It’s an easy thing (a time-honored tradition, in fact) to bad-mouth the Oregon Legislature, which opened its 2019 session yesterday and is scheduled to meet in Salem until the end of June.

To be sure, it’s a certain bet that the Legislature this session will do some dopey things, and will deserve at least some of the criticism that onlookers and citizens will deliver.

With that said, and before the session heats up, here are some other points worth making about Oregon’s Legislature:

First, even though we do pay lawmakers (a laughably small sum, considering the work most of them put in), this is still, for all intents and purposes, a citizen Legislature. Generally speaking, we don’t yet have full-time legislators, although many legislators would tell you that their duties take up plenty of time even when the Legislature isn’t in session.

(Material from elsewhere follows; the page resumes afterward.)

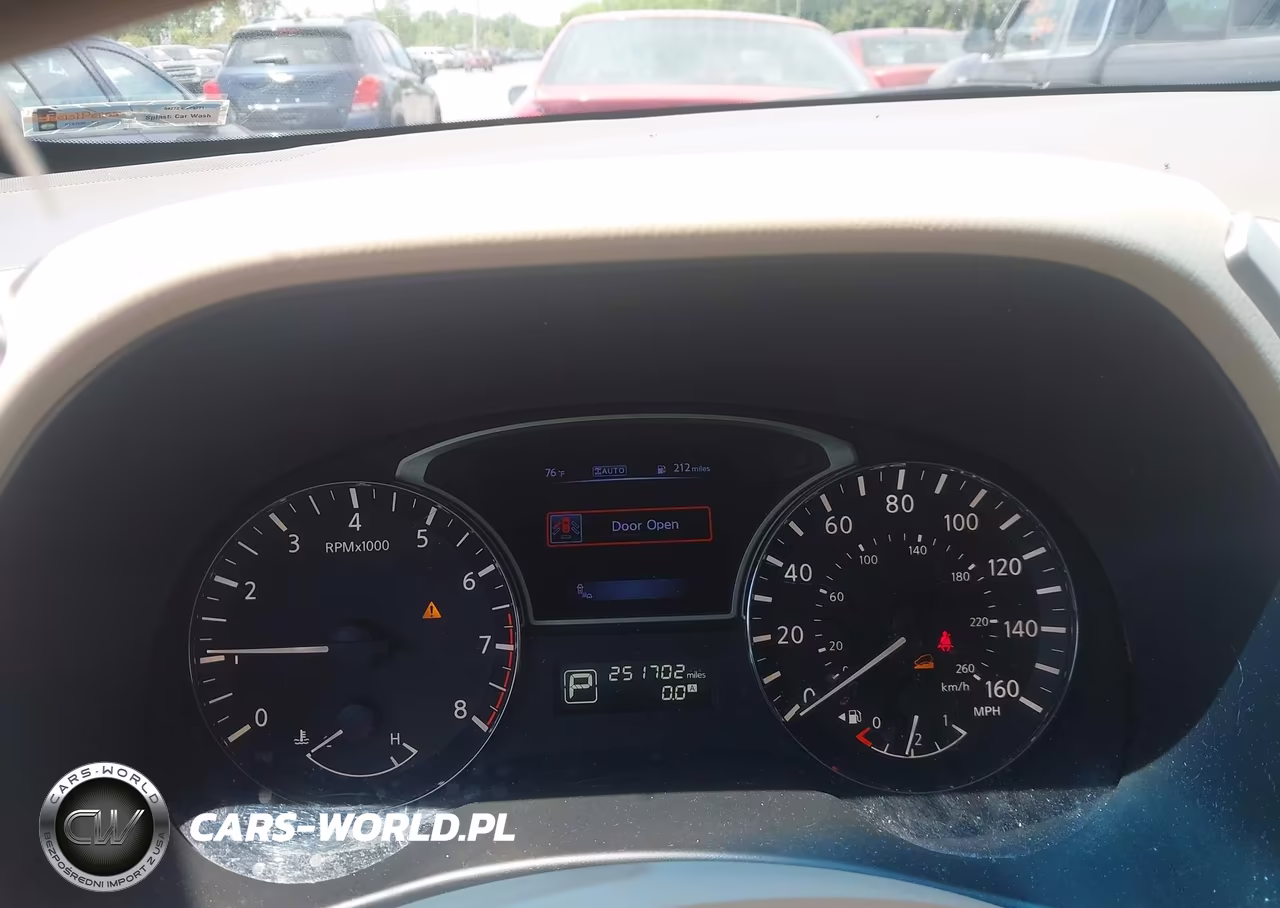 2015 Nissan Pathfinder Platinum VIN:5N1AR2MM0FC624628 - 7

The second point flows from that first one: In part because this is a citizen Legislature, most legislators are legitimately interested in what their constituents have to say. (Legislators who are not might have a hard time getting re-elected.) A story by reporter Claire Withycombe of the Oregon Capital Bureau outlined some of the ways that regular people who don’t have access to high-powered lobbyists can connect with their legislators.

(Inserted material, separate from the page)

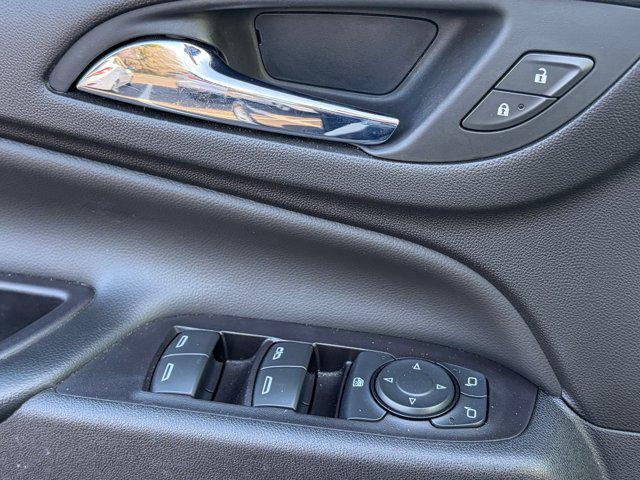 used 2021 Chevrolet Equinox car, priced at $24,999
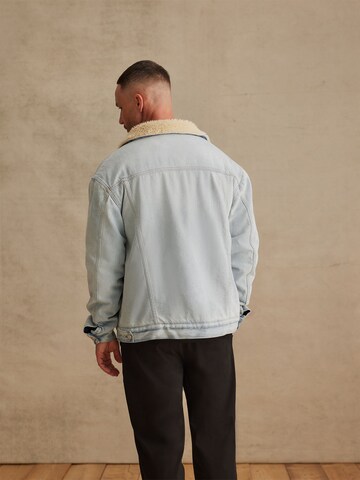 DAN FOX APPAREL Between-Season Jacket 'Tim' in Blue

Of course, it helps to know who your legislators are, and our guess is that many people would fail this relatively simple test. If you want to find out, though, there’s an easy way to do so: The Legislature’s website includes a nifty feature where all you have to do is enter your address to find out who’s representing you in Salem. The feature also includes links to your legislators’ web pages and email addresses.

If you want to send an email address to your legislator, feel free to do that: Just be sure you write it in your own words. That’s much more valuable to a legislator than if you just copied and pasted some boilerplate language from an advocacy group; legislators discount that sort of message. (Snail mail also is accepted at the Capitol.)

If there’s an issue that really engages you, think about joining an organization that feels the same way: There’s power in numbers in Salem.

It also helps if you do some research before you fire off that email, and the Legislature operates an invaluable site that features up-to-the-minute information, including updated versions of bills and current calendars. The site, the Oregon Legislative Information System, can be accessed at this address: If you have any interest in legislative doings, it’ll be worth your while to spend some time exploring the site, which boasts a wealth of other information — including lists of bills that your legislator is sponsoring.

A couple of additional points are worth keeping in mind as the session gets rolling:

Although news accounts of the Legislature often focus on partisan rifts (and there will be partisan rifts), it’s not at all unusual for legislators to work with their counterparts on the other side of the aisle. In this regard, the Legislature is different than the U.S. Congress, which seems to be permanently paralyzed in partisan gridlock.

Remember as well that legislators face a daunting workload: Nearly 1,500 bills already have been introduced in this session and that number will grow dramatically over the next few weeks. Most of those bills will not pass; many, in fact, are essentially dead on arrival. (One of the undervalued functions of a Legislature is to kill bills.) Even with that high mortality rate, it still amounts to a lot of work in a short period of time.

But that doesn’t mean you can’t chide a legislator for what you think is an ill-advised bill or vote.

After all, the Legislature convenes to do the work of the people. It works better if the people are watching.